-- 引文 --
______
该方法用于完成对文件的操作。 在客户端关闭输出流时调用。
首先看NameNodeRpcServer的complete()方法,这是rpc的server端实现。

  public boolean complete(String src, String clientName,
                          ExtendedBlock last,  long fileId)
      throws IOException {
    checkNNStartup();
    return namesystem.completeFile(src, clientName, last, fileId);
  }

last为该文件的最后一块。进入namesystem.completeFile()

  boolean completeFile(final String src, String holder,
                       ExtendedBlock last, long fileId)
    throws IOException {
    boolean success = false;
    checkOperation(OperationCategory.WRITE);
    final FSPermissionChecker pc = getPermissionChecker();
    writeLock();
    try {
      // NameNode当前状态是否能处理写操作
      checkOperation(OperationCategory.WRITE);
      checkNameNodeSafeMode("Cannot complete file " + src);
      // complete文件
      success = FSDirWriteFileOp.completeFile(this, pc, src, holder, last,
                                              fileId);
    } finally {
      writeUnlock("completeFile");
    }
    // edit log落盘
    getEditLog().logSync();
    if (success) {
      NameNode.stateChangeLog.info("DIR* completeFile: " + src
          + " is closed by " + holder);
    }
    return success;
  }

进入FSDirWriteFileOp.completeFile()

  static boolean completeFile(FSNamesystem fsn, FSPermissionChecker pc,
      final String srcArg, String holder, ExtendedBlock last, long fileId)
      throws IOException {
    String src = srcArg;
    if (NameNode.stateChangeLog.isDebugEnabled()) {
      NameNode.stateChangeLog.debug("DIR* NameSystem.completeFile: " +
                                        src + " for " + holder);
    }
    // 检查 block pool id
    checkBlock(fsn, last);
    // 获取从根目录到目标文件的每一级的inode
    INodesInPath iip = fsn.dir.resolvePath(pc, src, fileId);
    // 完成文件
    return completeFileInternal(fsn, iip, holder,
        ExtendedBlock.getLocalBlock(last), fileId);
  }

进入completeFileInternal()
______
-- 所给材料 --

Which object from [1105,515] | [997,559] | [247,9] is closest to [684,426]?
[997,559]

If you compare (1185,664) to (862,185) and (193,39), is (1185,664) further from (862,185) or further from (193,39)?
______
-- 题目 --
请把引文中以“该方法用于完成对文件的操作”开头的段落改写成简短的要点列表,保留其主要信息。

-- 参考答案 --
- 用途:完成对文件的操作,在客户端关闭输出流时调用。
- 分析起点:NameNodeRpcServer的complete()方法,即rpc的server端实现。